Cómo replicaron con creatividad e ingenio, como artistas, las tácticas militares del Ejército Rojo de Trotsky, combinando la guerra de posiciones y la guerra de guerrillas, para detener el paso de los blindados sionistas. Como herido tras el bombardeo ordenado para matarlo por Ariel Sharon, paseaba apacible en un campo del norte del Líbano, venciendo a la muerte. Atormentado, ecuánime. Herido y adolorido, pero, no derrotado. Pensando en Palestina, en la historia, en la paz, en cómo podía abrir un camino para reconstruir a su nación masacrada.
La revolución es sobre todo sentimientos humanos
Recordé al hombre que nunca se vendió ni rindió. Y en las expresiones melancólicas de su cara y en la sentida poesía de sus discursos, a cada uno de los mártires y héroes de Palestina de todas las facciones. Recordé también al Presidente de Palestina, luego de la paz de los valientes, cercado en la Mukata. Soportando los furiosos estallidos criminales de la artillería israelí, el asedio. Sin agua. Sin alimentos. Sin electricidad. Sin teléfono. Sometido al aislamiento total, dispuesto siempre a morir por su causa.
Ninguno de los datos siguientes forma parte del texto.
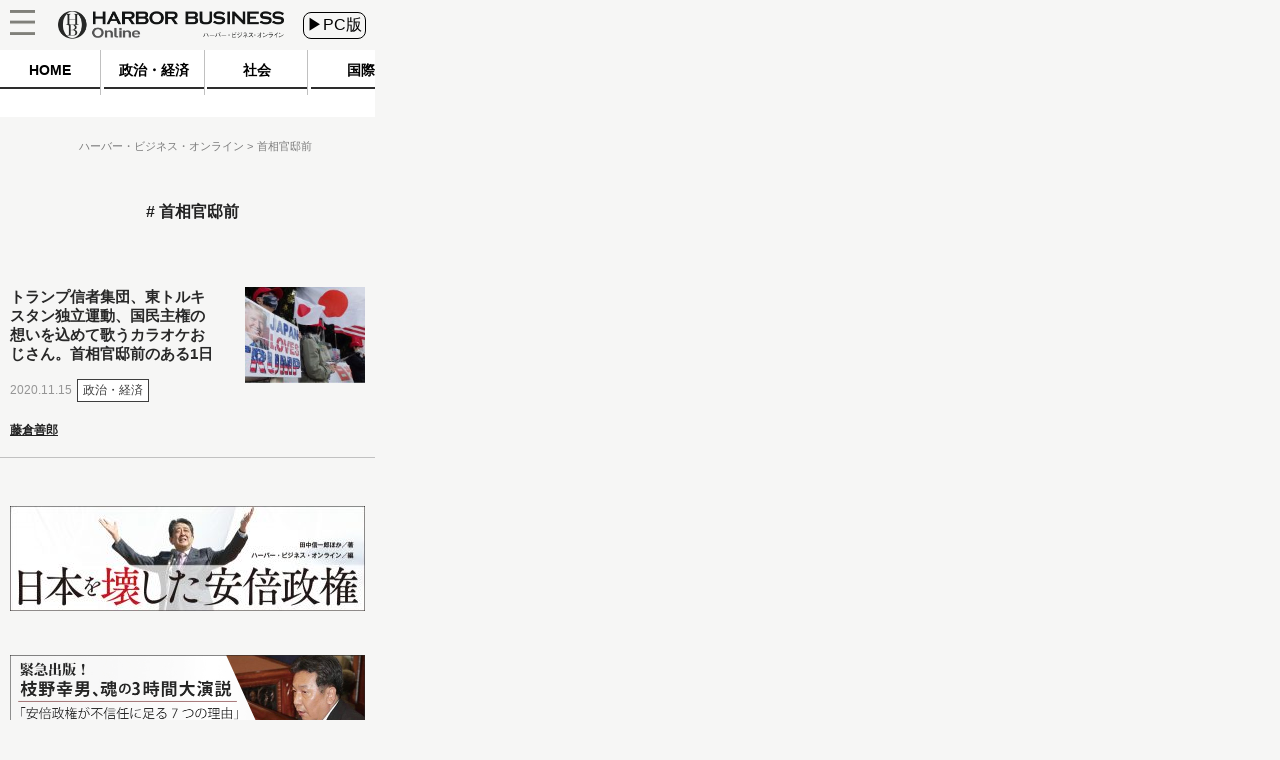

--- FILE ---
content_type: text/javascript;charset=utf-8
request_url: https://p1cluster.cxense.com/p1.js
body_size: 99
content:
cX.library.onP1('33xkx3blmtoounjql91jzhubs');


--- FILE ---
content_type: text/javascript;charset=utf-8
request_url: https://id.cxense.com/public/user/id?json=%7B%22identities%22%3A%5B%7B%22type%22%3A%22ckp%22%2C%22id%22%3A%22mkmd9fjdc33blzvd%22%7D%2C%7B%22type%22%3A%22lst%22%2C%22id%22%3A%2233xkx3blmtoounjql91jzhubs%22%7D%2C%7B%22type%22%3A%22cst%22%2C%22id%22%3A%2233xkx3blmtoounjql91jzhubs%22%7D%5D%7D&callback=cXJsonpCB2
body_size: 187
content:
/**/
cXJsonpCB2({"httpStatus":200,"response":{"userId":"cx:6hg6d4iq7wqemi52janu912m:2q5cxbs3gry62","newUser":true}})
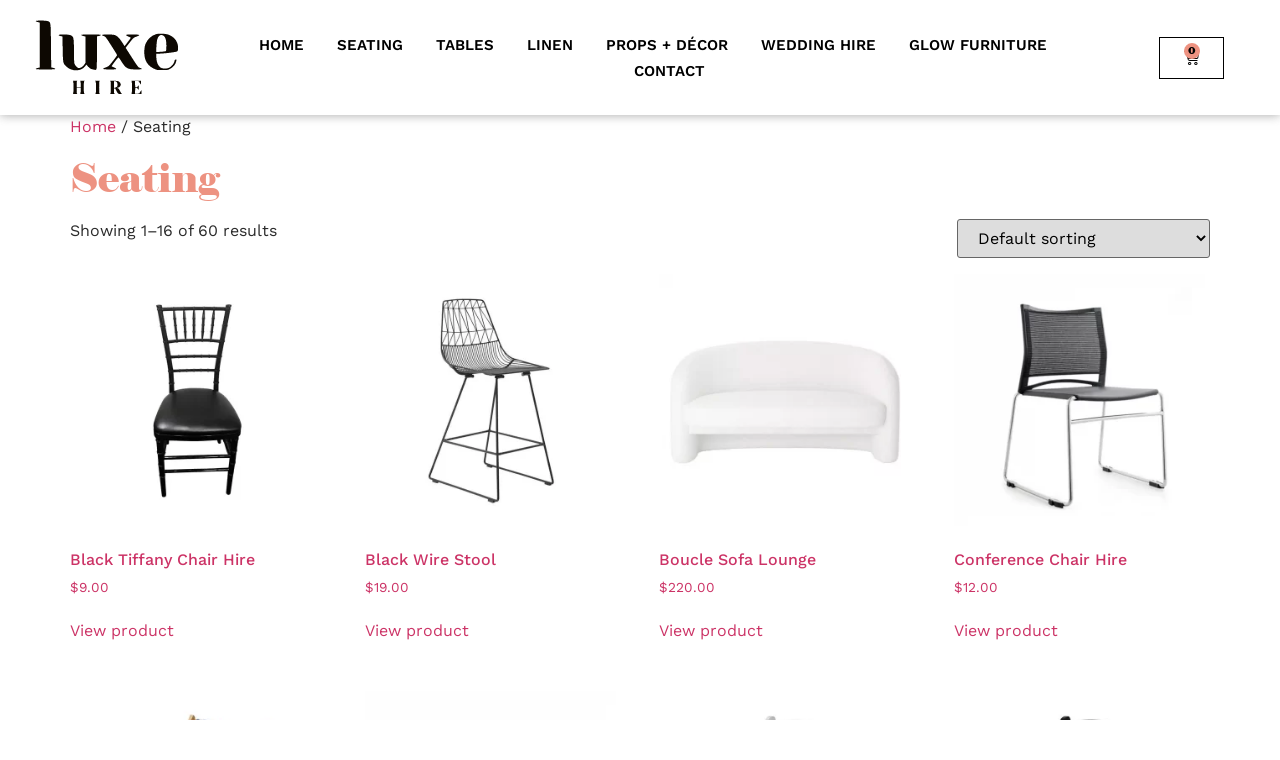

--- FILE ---
content_type: image/svg+xml
request_url: https://luxehire.com.au/wp-content/uploads/2023/05/LuxeHire-Logo.svg
body_size: 4071
content:
<?xml version="1.0" encoding="UTF-8"?>
<!-- Generator: Adobe Illustrator 26.0.1, SVG Export Plug-In . SVG Version: 6.00 Build 0)  -->
<svg xmlns="http://www.w3.org/2000/svg" xmlns:xlink="http://www.w3.org/1999/xlink" version="1.1" id="Layer_1" x="0px" y="0px" viewBox="0 0 320 167" style="enable-background:new 0 0 320 167;" xml:space="preserve">
<style type="text/css">
	.st0{fill:#0D0802;}
</style>
<g>
	<path class="st0" d="M40.4,106.8l-4.4-1.1l-0.5-48.4C35,4.2,35.1,5.3,29,2.7c-4.6-1.9-27.9-2-27.3-0.2C2,3.2,4,4.2,6.3,4.7l4.2,0.9   v50.2V106l-4.2,0.9C4,107.4,2,108.4,1.7,109c-0.3,1,4.5,1.3,21.8,1.3c17,0,22.1-0.3,21.8-1.2C45,108.4,42.9,107.4,40.4,106.8z"></path>
	<path class="st0" d="M316.5,69.7c1-0.9,1.4-3.5,1.4-8.2c0-12.2-7-22.4-19.2-28c-7.1-3.2-22.9-4.1-30.3-1.7   c-10.5,3.4-18.7,11.3-23,22.2c-3.3,8.4-3.3,26.2,0,34.6c3.7,9.3,8.9,15,17.8,19.4c7.6,3.8,7.8,3.8,19.7,3.8   c10.8,0,12.6-0.3,16.6-2.4c8.1-4.2,12.8-10,14.5-17.9c0.6-2.8,0.4-3.2-1.3-3.2c-1.5,0-2.2,1.1-3.1,4.6c-1.4,5.5-8,12.6-13.6,14.4   c-2,0.7-6.4,1-9.6,0.8c-4.8-0.3-6.5-1-9-3.4c-4.8-4.5-7.1-10.6-7.7-20.4l-0.5-8.7l10.9-0.7C296.6,73.9,314.8,71.3,316.5,69.7z    M269.2,71.6l0.6-11.9c0.3-6.5,1.2-14.1,2-16.8c2.9-9,8.4-12,14-7.6c4.3,3.4,6.2,10.1,6.2,22.2c0,6-0.5,11.2-1,11.7   c-0.6,0.6-5.7,1.4-11.4,1.7L269.2,71.6z"></path>
	<path class="st0" d="M124.5,32.3c-17,0-22.1,0.3-21.8,1.2c0.3,0.7,2.4,1.7,4.9,2.3l4.4,1.1l0.3,29l0.2,29l-3,4.6   c-3.1,4.6-7.9,7.8-12,7.8c-3.1,0-8.6-5.9-9.9-10.5c-0.7-2.4-1.1-13.9-1.1-29c0-28.2-0.5-30.5-7-33.7c-4.6-2.3-27-2.7-27-0.4   c0,0.7,1.8,1.7,4.3,2.2l4.2,0.9l0.5,28c0.6,31.9,0.7,32.3,9,39.8c12,10.8,32.5,10.1,40.7-1.2l2.7-3.7l4.5,4.7   c3.7,3.8,5.6,4.9,9.9,5.8c10.2,2.1,9.2,6.2,9.2-36.3V36.6l4.2-0.9c2.3-0.5,4.3-1.5,4.6-2.2C146.6,32.6,141.8,32.3,124.5,32.3z"></path>
	<path class="st0" d="M233.1,106.8c-3.5-1-4.7-2.6-17.7-22.9l-14-21.9l4.7-6.1c2.7-3.4,6.6-8.5,8.8-11.3c3.4-4.4,5.1-5.7,10.4-7.5   c10.2-3.7,8.3-4.8-8.3-4.8c-11.6,0-14.5,0.3-14.5,1.4c0,0.7,2.3,2.2,5.1,3.3c2.8,1,5.1,2.3,5.1,2.7s-3,4.8-6.8,9.7l-6.8,8.9   l-5.6-8.8c-6.4-9.9-11.3-14.6-16.7-16.1c-5.6-1.6-28.6-1.4-28.1,0.1c0.3,0.7,2.1,1.8,4.2,2.3c3.4,1,4.7,2.6,16.7,21.4   c7.1,11.1,12.9,20.7,12.9,21.2s-4.2,6.3-9.2,12.9c-9,11.5-9.5,12-15.5,14.2c-10.3,3.7-8.4,4.8,8.2,4.8c11.6,0,14.5-0.3,14.5-1.4   c0-0.7-2.1-2.1-4.7-3.1c-2.7-1-5.1-2-5.5-2.4c-0.7-0.6,13.5-19.4,15.1-19.9c0.5-0.2,3,3.2,5.7,7.5c10.8,17.3,14.1,19.2,33.2,19.3   c10.2,0,13.3-0.3,13-1.2C237,108.4,235.2,107.3,233.1,106.8z"></path>
	<path class="st0" d="M110.3,136c0.9-0.3-1.2-0.5-4.8-0.5s-5.9,0.2-5.2,0.5c0.8,0.3,1.2,2.8,1.2,7.4v6.9H97h-4.5v-6.9   c0-4.6,0.4-7.1,1.3-7.4c0.6-0.3-1.5-0.5-4.8-0.5s-5.4,0.2-4.7,0.5c0.9,0.3,1.2,4.2,1.2,14.3s-0.3,14-1.2,14.3   c-0.7,0.3,1.4,0.5,4.7,0.5s5.4-0.2,4.8-0.5c-0.9-0.3-1.3-2.7-1.3-6.9v-6.4H97h4.5v6.4c0,4.2-0.4,6.6-1.2,6.9   c-0.7,0.3,1.6,0.5,5.2,0.5s5.7-0.2,4.8-0.5c-1.6-0.4-1.8-1.9-1.8-14.3S108.7,136.4,110.3,136z"></path>
	<path class="st0" d="M143.8,136c0.6-0.3-1.7-0.6-5.3-0.6c-4.9,0-6.1,0.2-4.7,1c1.5,0.9,1.7,2.7,1.7,14.4c0,11.9-0.2,13.4-1.7,13.8   c-1,0.3,1.1,0.5,4.7,0.5s5.9-0.2,5.3-0.5c-1-0.3-1.3-4.2-1.3-14.3S142.8,136.3,143.8,136z"></path>
	<path class="st0" d="M192.7,164.4c-0.7-0.4-2.4-3.1-3.7-6c-1.5-3.1-3.3-5.5-4.7-6l-2.3-0.9l2.7-0.7c6.4-1.7,7.8-9,2.5-12.9   c-2.3-1.7-4.5-2.1-12-2.3c-5.1-0.2-8.6,0-7.9,0.3c0.9,0.4,1.2,4.3,1.2,14.4s-0.3,14-1.2,14.3c-0.7,0.3,1.6,0.5,5.2,0.5   s5.7-0.2,4.8-0.5c-1.5-0.4-1.8-1.6-1.8-6.4c0-7.5,2-7.9,5-1.2c3,6.9,4.6,8.3,9.4,8.3C192.5,165.3,193.5,165,192.7,164.4z    M178.3,150.9l-2.8,0.6v-7.6c0-6.9,0.2-7.6,2-7.6c1.1,0,2.9,0.9,4,2c2.3,2.3,2.7,7.7,0.8,10.3C181.6,149.5,179.8,150.5,178.3,150.9   z"></path>
	<path class="st0" d="M234.5,159.2c-1.1,1.3-2,2.9-2,3.7c0,1-1.4,1.4-5,1.4h-5v-6.5c0-5.9,0.2-6.5,2.1-6.5c1.1,0,2.9,1,4,2.2   l1.8,2.3v-5.5c0-5.1-0.1-5.3-1.4-3.6c-0.8,1.1-1.5,2.3-1.5,2.8c0,0.4-1.1,0.8-2.5,0.8c-2.4,0-2.5-0.2-2.5-7v-7h4.5   c3.2,0,4.5,0.4,4.5,1.4c0,0.8,0.9,2.4,2,3.7l1.9,2.4l0.1-4.3v-4.2l-11.2,0.1c-6.2,0-10.7,0.3-10,0.6c0.9,0.3,1.2,4.2,1.2,14.3   s-0.3,14-1.2,14.3c-0.7,0.3,4,0.6,10.5,0.6l11.7,0.1V161l-0.1-4.2L234.5,159.2z"></path>
</g>
</svg>
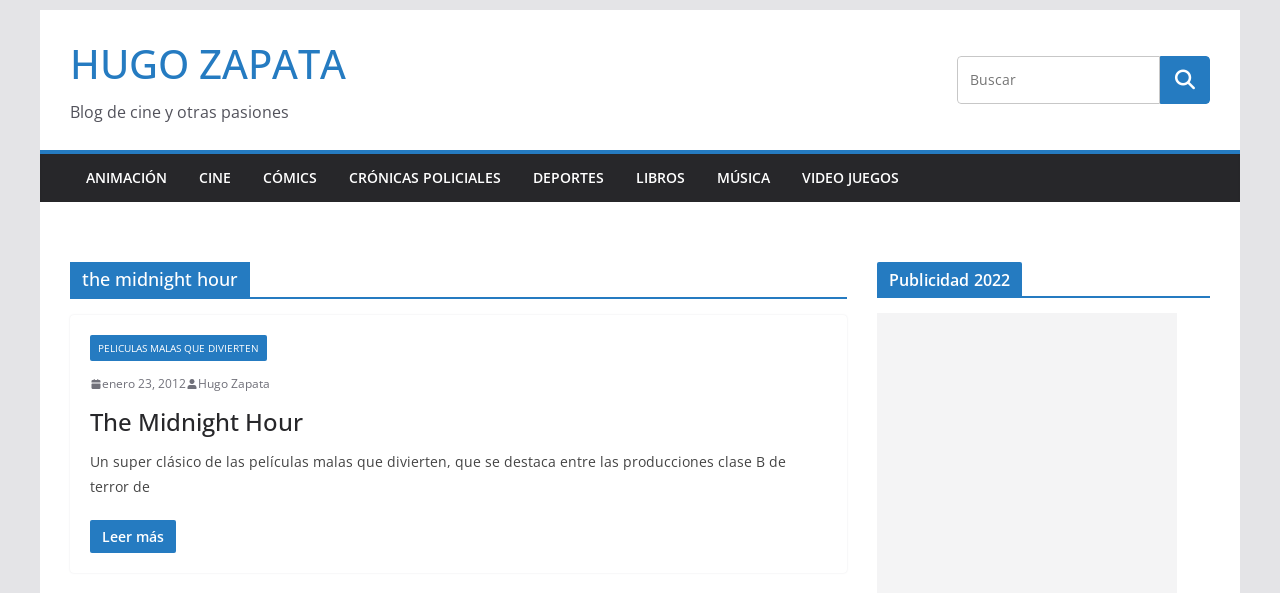

--- FILE ---
content_type: text/html; charset=utf-8
request_url: https://www.google.com/recaptcha/api2/aframe
body_size: 268
content:
<!DOCTYPE HTML><html><head><meta http-equiv="content-type" content="text/html; charset=UTF-8"></head><body><script nonce="5WqhhhHDkuWWIL95eXd21A">/** Anti-fraud and anti-abuse applications only. See google.com/recaptcha */ try{var clients={'sodar':'https://pagead2.googlesyndication.com/pagead/sodar?'};window.addEventListener("message",function(a){try{if(a.source===window.parent){var b=JSON.parse(a.data);var c=clients[b['id']];if(c){var d=document.createElement('img');d.src=c+b['params']+'&rc='+(localStorage.getItem("rc::a")?sessionStorage.getItem("rc::b"):"");window.document.body.appendChild(d);sessionStorage.setItem("rc::e",parseInt(sessionStorage.getItem("rc::e")||0)+1);localStorage.setItem("rc::h",'1769791149937');}}}catch(b){}});window.parent.postMessage("_grecaptcha_ready", "*");}catch(b){}</script></body></html>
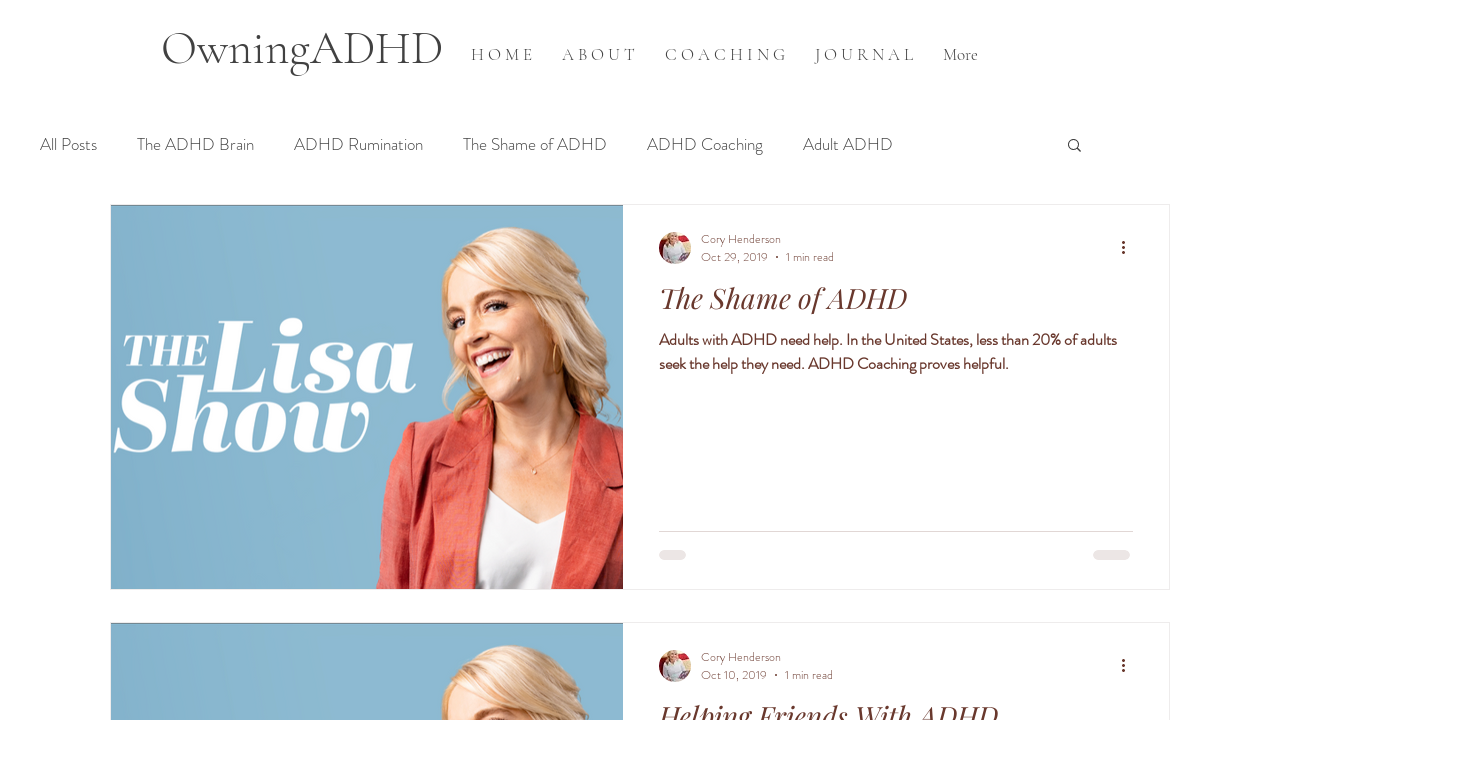

--- FILE ---
content_type: text/html; charset=utf-8
request_url: https://www.google.com/recaptcha/api2/aframe
body_size: 270
content:
<!DOCTYPE HTML><html><head><meta http-equiv="content-type" content="text/html; charset=UTF-8"></head><body><script nonce="PCTXXTDVjZkIeQoflHYZXg">/** Anti-fraud and anti-abuse applications only. See google.com/recaptcha */ try{var clients={'sodar':'https://pagead2.googlesyndication.com/pagead/sodar?'};window.addEventListener("message",function(a){try{if(a.source===window.parent){var b=JSON.parse(a.data);var c=clients[b['id']];if(c){var d=document.createElement('img');d.src=c+b['params']+'&rc='+(localStorage.getItem("rc::a")?sessionStorage.getItem("rc::b"):"");window.document.body.appendChild(d);sessionStorage.setItem("rc::e",parseInt(sessionStorage.getItem("rc::e")||0)+1);localStorage.setItem("rc::h",'1769033958332');}}}catch(b){}});window.parent.postMessage("_grecaptcha_ready", "*");}catch(b){}</script></body></html>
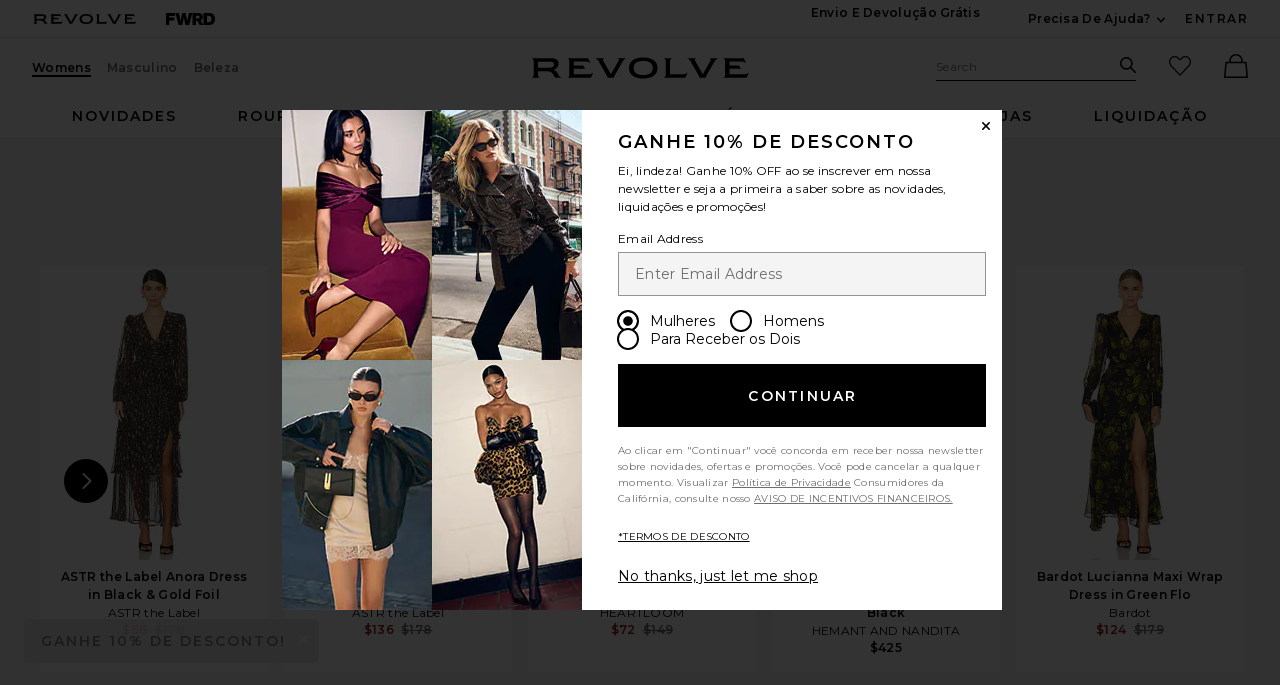

--- FILE ---
content_type: application/javascript
request_url: https://forms.p.revolve.com/a4flkt7l2b/z9gd/42425/br.revolve.com/jsonp/z?cb=1768640129760&dre=l&callback=jQuery112409774938528002397_1768640129738&_=1768640129739
body_size: 1054
content:
jQuery112409774938528002397_1768640129738({"response":"[base64]","dre":"l","success":true});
Recordé la cobardía de Sharon equivalente solo a la valentía del verdugo, que suelta la cuchilla, muy cómodo y seguro de la indefensión total de la víctima amarrada de la cabeza en la guillotina. Una mezcla de tristeza y asco me invadía a mí, como seguramente a muchos, o a todos los seres humanos que, hemos sido testigos de la indolencia, la complicidad, la pusilanimidad de la ONU, del Consejo de Seguridad y de los gobiernos de los países, incapaces de demandar la protección de la vida de un Presidente legítimo, en una nación allanada por una potencia militar extranjera.
Recordé su amplia sonrisa, su generosa mirada, cuando explicaba que el no buscaba el exterminio de los judíos, sino el reestablecimiento del hogar nacional palestino en Palestina, donde árabes y judíos, musulmanes y cristianos puedan convivir en paz, democráticamente, independientemente de las diferencias de sus credos. Recordé sus múltiples talentos para preservar la unidad de las diversas tendencias ideológicas, religiosas, políticas y militares de los palestinos, sin suprimir sus legítimas discordancias e incluso, a expensas de enormes sacrificios, conciente de que la lucha nacional palestina solo es posible con la unidad de los palestinos.
Recordé las acusaciones en su contra de sus críticos y opositores internos y externos y la extensa nube de discrepancias legítimas unas, inventadas otras para fraccionar a los palestinos. Mis propias apreciaciones opuestas a aceptar un ghetto palestino cercado por Israel. Sí el ghetto está ahí, doliente, pero, Palestina resiste. Recordé al hombre de carne y hueso que un día nos dijo «la revolución es sobre todo sentimientos humanos».
Hemos visto morir ante nuestros ojos, a un ser humano, el único que en la historia contemporánea ha sido forzado por la poesía a hacer la guerra. A ese ser símbolo del martirio de los niños palestinos que combaten con piedras a los tanques sionistas y a los buldózeres que destruyen sus casas, quienes son asesinados preferentemente para impedirles vivir y soñar en su patria, que les disparan ante y antes de sus padres, para matarlos de dolor primero y luego eliminarlos a ellos también. Recordé que ese hombre, capaz de sembrar su vida en la batalla enteramente desigual por la sobrevivencia de su nación, es el mayor héroe de nuestro tiempo, es símbolo del derecho de la humanidad a vivir que encarna la causa Palestina. Recordé que él, Abu Amar, Yasser Arafat, el señor Palestina, el Rais, murió asesinado por una sociedad que ha sustituido los sentimientos humanos por el poder del dinero y el amor a la belleza por el culto a la guerra.